[WHAT THIS TASK INVOLVES] From the Rasa review, return word for word the passage starting with "Rasa Rasa, the" and going on through "for personal transformation.".

[SELECTED TEXT]
━━━

Now and then, Fenwick's Rasa is here, there, and everywhere

by Sean Glennon

RASA: A CHAMBER OPERA Book by Lynn Kremer and Shirish Korde. Based on Jasmine by Bharati Mukherjee. Composed music by Shirish Korde. Directed by Lynn Kremer. Choreography by Daniel McCusker. Musical directing/conducting by Eric Culver. Assistant direction by Mark Schneider. Costumes by Kurt S. Hultgren. Set and lights by William J. Rynders and Mark Buchanan. With Elizabeth Keusch, Melissa Ciaccia, Elena Araoz, Ryan Kipp, Walter Fogarty, Tara Ahmed, Inma Heredia, Mark Schneider, Rob Connolly, the Da Capo Chamber Players, and Samir Chattarjee. At the Fenwick Theater, College of the Holy Cross, One College Square, Worcester through November 6.

Rasa Rasa, the experimental musical drama revived this week at Holy Cross, presents formidable challenges to its audiences, performers, creators, and reviewers alike. Its purposefully convoluted narrative, based on Indian-American writer Bharati Mukherjee's 1989 novel Jasmine, is eclipsed by questions of presentation, narrative form, and, above all, metaphysics.

At it's best, permanence can be a benevolent illusion that lets us live our lives unhindered by our fear of the unknown. At worst, it's a lie that lulls us into complacency and robs us of our motivation for personal transformation.

All but the most naive recognize the good and bad in the myth. We may try to ignore it, but the reality that existence is a state of constant transformation is unavoidable, proven by the very act of getting out of bed.

Linear time is no different -- or not much different: at best, an invention we use to organize, categorize, quantify our lives and experiences; at worst, a force that distracts us from our ability to reinvent who we were as effectively as "permanence" discourages us from reinventing who we are.

━━━

[INFORMATION PROVIDED]
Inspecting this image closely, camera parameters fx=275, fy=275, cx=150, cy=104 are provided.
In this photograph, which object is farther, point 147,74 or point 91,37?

━━━

[THE REPLY]
Rasa Rasa, the experimental musical drama revived this week at Holy Cross, presents formidable challenges to its audiences, performers, creators, and reviewers alike. Its purposefully convoluted narrative, based on Indian-American writer Bharati Mukherjee's 1989 novel Jasmine, is eclipsed by questions of presentation, narrative form, and, above all, metaphysics.

At it's best, permanence can be a benevolent illusion that lets us live our lives unhindered by our fear of the unknown. At worst, it's a lie that lulls us into complacency and robs us of our motivation for personal transformation.